Task objective
Extract every line of the entries below that contains the word "Considering", copying each such line in full.
____________________
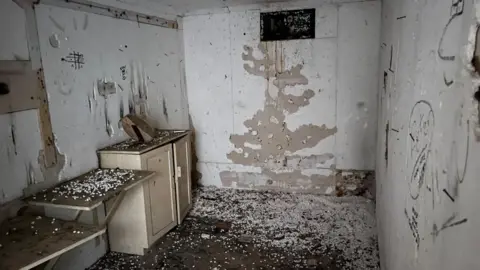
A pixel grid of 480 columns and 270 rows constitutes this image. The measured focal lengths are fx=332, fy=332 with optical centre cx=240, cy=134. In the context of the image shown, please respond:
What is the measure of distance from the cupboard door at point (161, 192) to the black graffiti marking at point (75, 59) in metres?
0.89

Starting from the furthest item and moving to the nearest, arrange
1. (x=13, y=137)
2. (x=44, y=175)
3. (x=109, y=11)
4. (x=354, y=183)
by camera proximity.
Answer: (x=354, y=183) → (x=109, y=11) → (x=44, y=175) → (x=13, y=137)

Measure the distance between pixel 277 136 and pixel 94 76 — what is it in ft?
6.91

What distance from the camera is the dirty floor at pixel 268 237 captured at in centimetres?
261

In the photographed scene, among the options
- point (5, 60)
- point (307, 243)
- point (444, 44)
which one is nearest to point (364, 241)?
point (307, 243)

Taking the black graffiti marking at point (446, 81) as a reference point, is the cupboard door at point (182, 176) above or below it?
below

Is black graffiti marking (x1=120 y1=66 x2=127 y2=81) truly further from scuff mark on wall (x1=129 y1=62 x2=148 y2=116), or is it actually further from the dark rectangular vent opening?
the dark rectangular vent opening

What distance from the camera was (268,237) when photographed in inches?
118

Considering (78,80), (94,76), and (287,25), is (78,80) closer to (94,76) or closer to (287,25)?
(94,76)

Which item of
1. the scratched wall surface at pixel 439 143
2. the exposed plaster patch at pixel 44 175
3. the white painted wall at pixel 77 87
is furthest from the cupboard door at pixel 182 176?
the scratched wall surface at pixel 439 143

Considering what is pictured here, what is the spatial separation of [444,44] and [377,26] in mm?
2796

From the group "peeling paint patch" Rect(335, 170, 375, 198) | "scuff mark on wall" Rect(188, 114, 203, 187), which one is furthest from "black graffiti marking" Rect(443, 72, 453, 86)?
"scuff mark on wall" Rect(188, 114, 203, 187)

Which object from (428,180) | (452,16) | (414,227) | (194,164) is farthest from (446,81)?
(194,164)

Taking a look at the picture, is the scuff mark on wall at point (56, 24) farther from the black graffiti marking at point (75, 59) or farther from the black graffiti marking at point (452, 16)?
the black graffiti marking at point (452, 16)

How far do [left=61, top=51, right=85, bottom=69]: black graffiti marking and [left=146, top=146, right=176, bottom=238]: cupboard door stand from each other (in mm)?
891
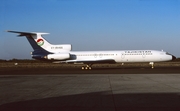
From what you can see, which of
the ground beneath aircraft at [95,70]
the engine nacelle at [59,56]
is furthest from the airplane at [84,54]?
the ground beneath aircraft at [95,70]

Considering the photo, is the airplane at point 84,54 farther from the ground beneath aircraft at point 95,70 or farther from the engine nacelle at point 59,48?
the ground beneath aircraft at point 95,70

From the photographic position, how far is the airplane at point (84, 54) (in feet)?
114

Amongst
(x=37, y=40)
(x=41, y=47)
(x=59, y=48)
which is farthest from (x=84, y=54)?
(x=37, y=40)

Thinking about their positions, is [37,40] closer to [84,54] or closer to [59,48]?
[59,48]

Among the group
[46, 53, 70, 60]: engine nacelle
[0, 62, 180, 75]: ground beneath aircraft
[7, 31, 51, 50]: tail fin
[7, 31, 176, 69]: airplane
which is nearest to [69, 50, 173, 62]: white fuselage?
[7, 31, 176, 69]: airplane

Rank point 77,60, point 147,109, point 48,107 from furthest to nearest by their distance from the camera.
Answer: point 77,60, point 48,107, point 147,109

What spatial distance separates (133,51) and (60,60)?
11.6 m

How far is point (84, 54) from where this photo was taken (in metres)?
35.9

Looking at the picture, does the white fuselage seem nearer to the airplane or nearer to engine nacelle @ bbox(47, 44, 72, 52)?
the airplane

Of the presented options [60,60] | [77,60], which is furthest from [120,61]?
[60,60]

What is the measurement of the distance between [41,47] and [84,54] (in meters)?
7.02

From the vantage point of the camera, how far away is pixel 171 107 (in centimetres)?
662

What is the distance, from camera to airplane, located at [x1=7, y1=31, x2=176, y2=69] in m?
34.7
____________________
Answer for this exercise
Considering (78,80), (94,76), and (287,25), is (78,80) closer to (94,76) or closer to (287,25)?
Considering what is pictured here, what is the spatial separation of [444,44] and [377,26] in mm?
Considering the photo, is the airplane at point 84,54 farther from the ground beneath aircraft at point 95,70 or farther from the engine nacelle at point 59,48?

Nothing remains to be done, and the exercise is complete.